((

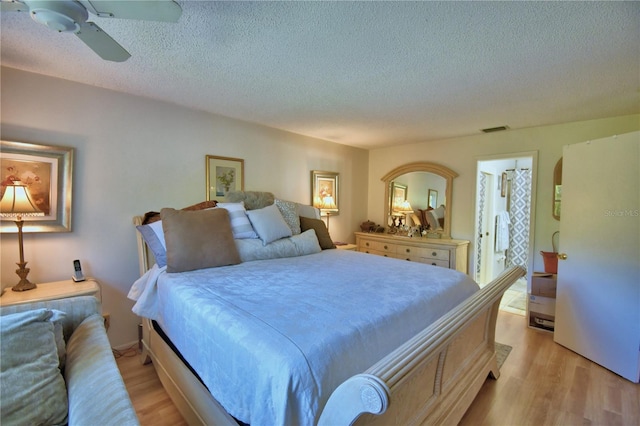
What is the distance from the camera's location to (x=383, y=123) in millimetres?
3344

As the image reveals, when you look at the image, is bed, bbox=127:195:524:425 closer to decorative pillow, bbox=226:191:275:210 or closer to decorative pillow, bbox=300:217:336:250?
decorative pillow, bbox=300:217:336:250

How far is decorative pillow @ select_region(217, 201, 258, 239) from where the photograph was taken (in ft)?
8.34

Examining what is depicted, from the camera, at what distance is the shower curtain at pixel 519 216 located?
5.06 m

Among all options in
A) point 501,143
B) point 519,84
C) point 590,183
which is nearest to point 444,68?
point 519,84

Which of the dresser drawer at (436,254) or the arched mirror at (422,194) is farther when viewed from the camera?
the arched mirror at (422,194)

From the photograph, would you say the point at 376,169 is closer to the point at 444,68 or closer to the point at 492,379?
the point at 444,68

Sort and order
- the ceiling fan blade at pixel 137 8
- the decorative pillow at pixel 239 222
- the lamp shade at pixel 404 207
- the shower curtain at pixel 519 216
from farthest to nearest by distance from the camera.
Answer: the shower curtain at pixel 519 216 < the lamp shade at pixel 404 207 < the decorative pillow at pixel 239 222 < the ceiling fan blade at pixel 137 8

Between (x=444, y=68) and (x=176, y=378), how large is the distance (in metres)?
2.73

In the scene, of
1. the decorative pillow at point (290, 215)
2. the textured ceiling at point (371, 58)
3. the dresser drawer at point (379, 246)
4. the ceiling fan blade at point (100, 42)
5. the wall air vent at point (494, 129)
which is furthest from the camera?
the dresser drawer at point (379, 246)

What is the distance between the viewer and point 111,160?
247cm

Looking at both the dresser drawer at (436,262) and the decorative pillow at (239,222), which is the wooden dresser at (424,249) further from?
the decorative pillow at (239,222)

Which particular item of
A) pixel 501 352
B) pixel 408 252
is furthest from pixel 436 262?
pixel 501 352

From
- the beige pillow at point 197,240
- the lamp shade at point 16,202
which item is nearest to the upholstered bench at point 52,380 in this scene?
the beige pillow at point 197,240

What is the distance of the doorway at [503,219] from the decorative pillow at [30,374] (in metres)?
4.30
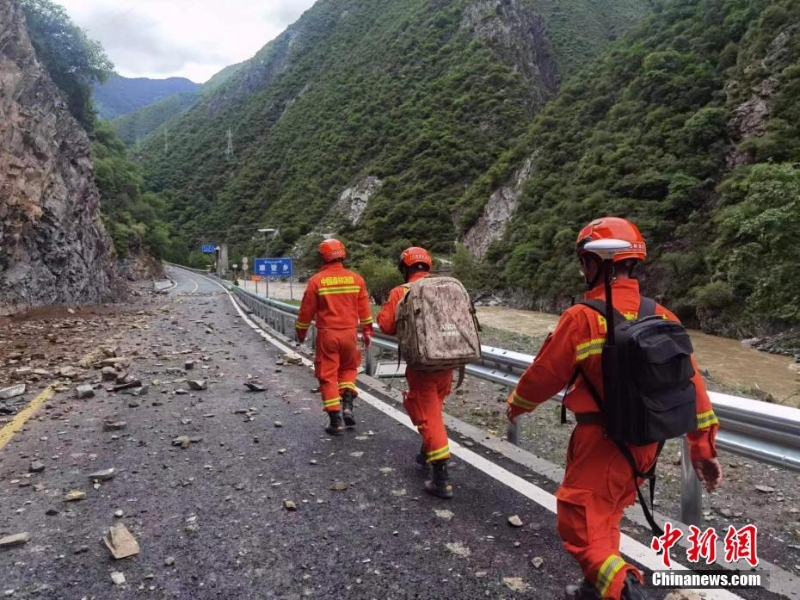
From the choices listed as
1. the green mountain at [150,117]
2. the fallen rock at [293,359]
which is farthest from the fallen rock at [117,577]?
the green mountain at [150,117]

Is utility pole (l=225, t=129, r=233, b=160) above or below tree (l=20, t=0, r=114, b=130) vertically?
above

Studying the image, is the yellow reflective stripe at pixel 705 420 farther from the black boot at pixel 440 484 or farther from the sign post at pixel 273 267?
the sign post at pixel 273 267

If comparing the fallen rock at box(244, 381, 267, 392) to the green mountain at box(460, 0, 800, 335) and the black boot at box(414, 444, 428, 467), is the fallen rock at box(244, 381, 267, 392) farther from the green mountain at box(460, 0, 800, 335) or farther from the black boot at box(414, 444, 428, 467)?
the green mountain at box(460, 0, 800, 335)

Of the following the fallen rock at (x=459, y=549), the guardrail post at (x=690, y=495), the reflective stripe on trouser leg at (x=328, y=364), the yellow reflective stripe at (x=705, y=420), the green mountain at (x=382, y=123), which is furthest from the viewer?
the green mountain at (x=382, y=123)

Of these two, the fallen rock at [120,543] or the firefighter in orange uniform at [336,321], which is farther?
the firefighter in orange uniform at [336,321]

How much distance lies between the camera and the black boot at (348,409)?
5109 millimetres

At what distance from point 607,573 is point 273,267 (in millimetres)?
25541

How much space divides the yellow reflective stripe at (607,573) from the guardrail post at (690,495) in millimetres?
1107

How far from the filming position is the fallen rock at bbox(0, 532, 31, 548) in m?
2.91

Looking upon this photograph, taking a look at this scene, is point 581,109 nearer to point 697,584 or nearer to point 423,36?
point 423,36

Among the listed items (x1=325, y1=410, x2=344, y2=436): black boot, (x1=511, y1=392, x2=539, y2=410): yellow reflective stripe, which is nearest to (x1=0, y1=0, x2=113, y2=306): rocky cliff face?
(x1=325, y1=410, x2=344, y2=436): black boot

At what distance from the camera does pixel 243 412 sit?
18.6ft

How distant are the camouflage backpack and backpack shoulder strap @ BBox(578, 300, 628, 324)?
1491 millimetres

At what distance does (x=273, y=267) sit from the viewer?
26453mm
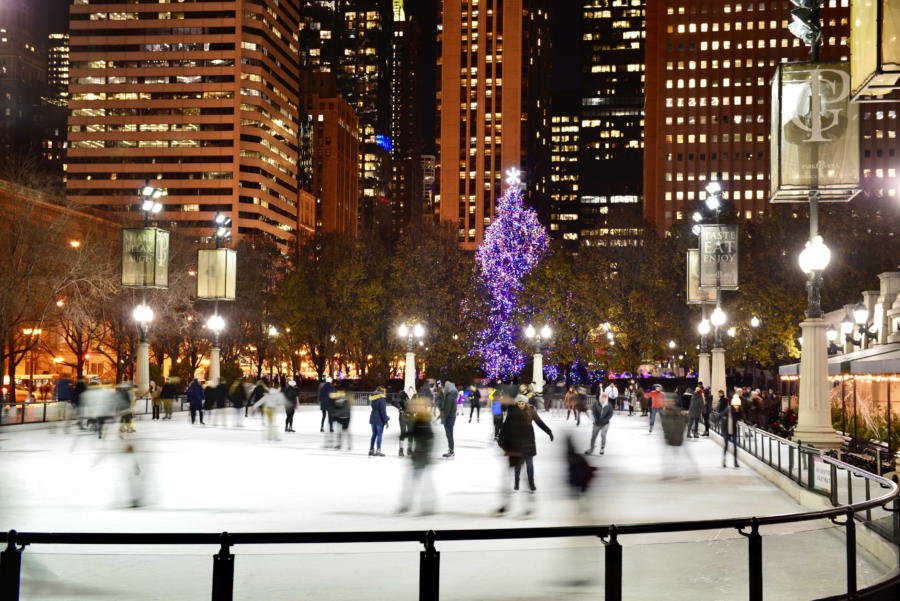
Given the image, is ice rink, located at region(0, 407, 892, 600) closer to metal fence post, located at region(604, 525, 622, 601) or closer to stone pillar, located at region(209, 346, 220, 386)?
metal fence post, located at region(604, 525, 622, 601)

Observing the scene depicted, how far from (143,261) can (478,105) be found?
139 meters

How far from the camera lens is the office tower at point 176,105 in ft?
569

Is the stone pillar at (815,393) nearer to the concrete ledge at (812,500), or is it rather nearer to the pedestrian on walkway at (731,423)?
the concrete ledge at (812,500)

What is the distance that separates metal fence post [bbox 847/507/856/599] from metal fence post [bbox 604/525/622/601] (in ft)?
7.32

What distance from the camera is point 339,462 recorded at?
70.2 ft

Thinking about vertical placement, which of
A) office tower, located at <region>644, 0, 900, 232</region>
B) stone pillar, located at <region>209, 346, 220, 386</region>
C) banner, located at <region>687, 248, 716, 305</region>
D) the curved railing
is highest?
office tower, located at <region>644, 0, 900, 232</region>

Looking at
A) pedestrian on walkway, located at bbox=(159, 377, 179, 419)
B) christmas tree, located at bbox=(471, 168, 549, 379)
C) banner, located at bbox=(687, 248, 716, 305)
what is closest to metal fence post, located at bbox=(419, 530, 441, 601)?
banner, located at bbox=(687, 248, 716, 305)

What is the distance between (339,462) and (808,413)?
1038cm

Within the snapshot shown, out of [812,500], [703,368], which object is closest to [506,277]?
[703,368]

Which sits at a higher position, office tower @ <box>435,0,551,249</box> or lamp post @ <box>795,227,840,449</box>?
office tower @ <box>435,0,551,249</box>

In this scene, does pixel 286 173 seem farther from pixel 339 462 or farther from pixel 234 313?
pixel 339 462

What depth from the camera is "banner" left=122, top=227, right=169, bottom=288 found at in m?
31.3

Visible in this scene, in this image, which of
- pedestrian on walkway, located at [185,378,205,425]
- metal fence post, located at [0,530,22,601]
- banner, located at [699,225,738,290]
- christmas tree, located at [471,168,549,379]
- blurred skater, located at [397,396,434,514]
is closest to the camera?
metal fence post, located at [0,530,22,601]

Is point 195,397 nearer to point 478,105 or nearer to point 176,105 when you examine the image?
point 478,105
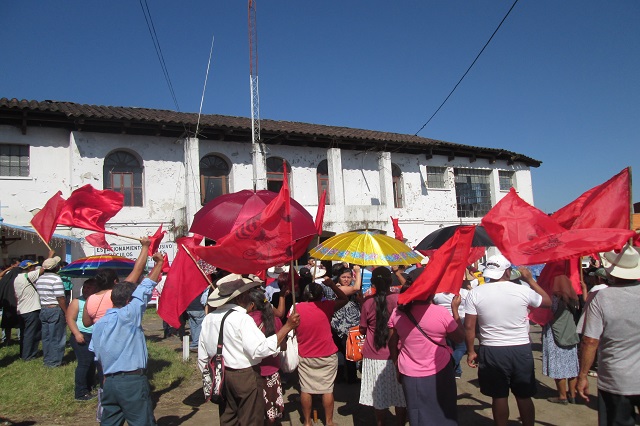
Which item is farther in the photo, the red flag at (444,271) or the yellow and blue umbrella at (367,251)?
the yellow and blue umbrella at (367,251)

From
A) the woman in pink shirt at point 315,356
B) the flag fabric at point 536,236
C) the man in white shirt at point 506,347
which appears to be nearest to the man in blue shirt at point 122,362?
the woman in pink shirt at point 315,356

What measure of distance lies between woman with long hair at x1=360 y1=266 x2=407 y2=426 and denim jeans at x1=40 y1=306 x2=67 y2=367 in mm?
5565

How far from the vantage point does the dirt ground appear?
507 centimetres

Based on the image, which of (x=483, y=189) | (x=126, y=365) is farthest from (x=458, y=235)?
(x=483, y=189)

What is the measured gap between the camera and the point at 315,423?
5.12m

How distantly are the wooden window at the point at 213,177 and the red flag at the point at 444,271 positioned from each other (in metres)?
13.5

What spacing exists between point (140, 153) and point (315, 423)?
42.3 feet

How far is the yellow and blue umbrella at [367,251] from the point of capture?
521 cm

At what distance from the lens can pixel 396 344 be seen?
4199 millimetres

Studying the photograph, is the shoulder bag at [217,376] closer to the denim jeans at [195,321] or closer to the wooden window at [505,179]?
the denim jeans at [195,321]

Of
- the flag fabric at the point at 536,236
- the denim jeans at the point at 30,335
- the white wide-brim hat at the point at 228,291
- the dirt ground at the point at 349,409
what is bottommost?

))

Copy out the part of the items that opens with the line containing "Is point 195,397" and closes with the last line of the items, keeping both of those lines. Leave out any pictures.

Is point 195,397 nearer to point 478,105 or nearer to point 176,105 when you examine the image?
point 478,105
Which item is farther in the photo, the red flag at (444,271) or the yellow and blue umbrella at (367,251)?
the yellow and blue umbrella at (367,251)

From
A) the woman in pink shirt at point 315,356
B) the flag fabric at point 536,236
C) the man in white shirt at point 506,347
which appears to be nearest to the man in blue shirt at point 122,362?
the woman in pink shirt at point 315,356

What measure of distance lies between woman with long hair at x1=360 y1=266 x2=407 y2=426 and denim jeans at x1=40 y1=306 x2=67 y2=367 in mm?
5565

How far from the vantage point does the dirt ground appear?
507 centimetres

Based on the image, which of (x=483, y=189) | (x=126, y=365) is farthest from (x=458, y=235)?
(x=483, y=189)

What is the measured gap between the camera and the point at 315,423?
5.12m

How distantly are the wooden window at the point at 213,177 and the red flag at the point at 444,271 positioned from each other (in metres)?
13.5

What spacing exists between point (140, 153) and point (315, 423)?
42.3 feet

How far is the yellow and blue umbrella at [367,251] from the point of capture?
521 cm

At what distance from the lens can pixel 396 344 be seen?
4199 millimetres

Studying the photograph, is the shoulder bag at [217,376] closer to the denim jeans at [195,321] or closer to the wooden window at [505,179]?
the denim jeans at [195,321]

Of
- the flag fabric at the point at 536,236
- the denim jeans at the point at 30,335
- the white wide-brim hat at the point at 228,291
- the dirt ground at the point at 349,409
what is bottommost?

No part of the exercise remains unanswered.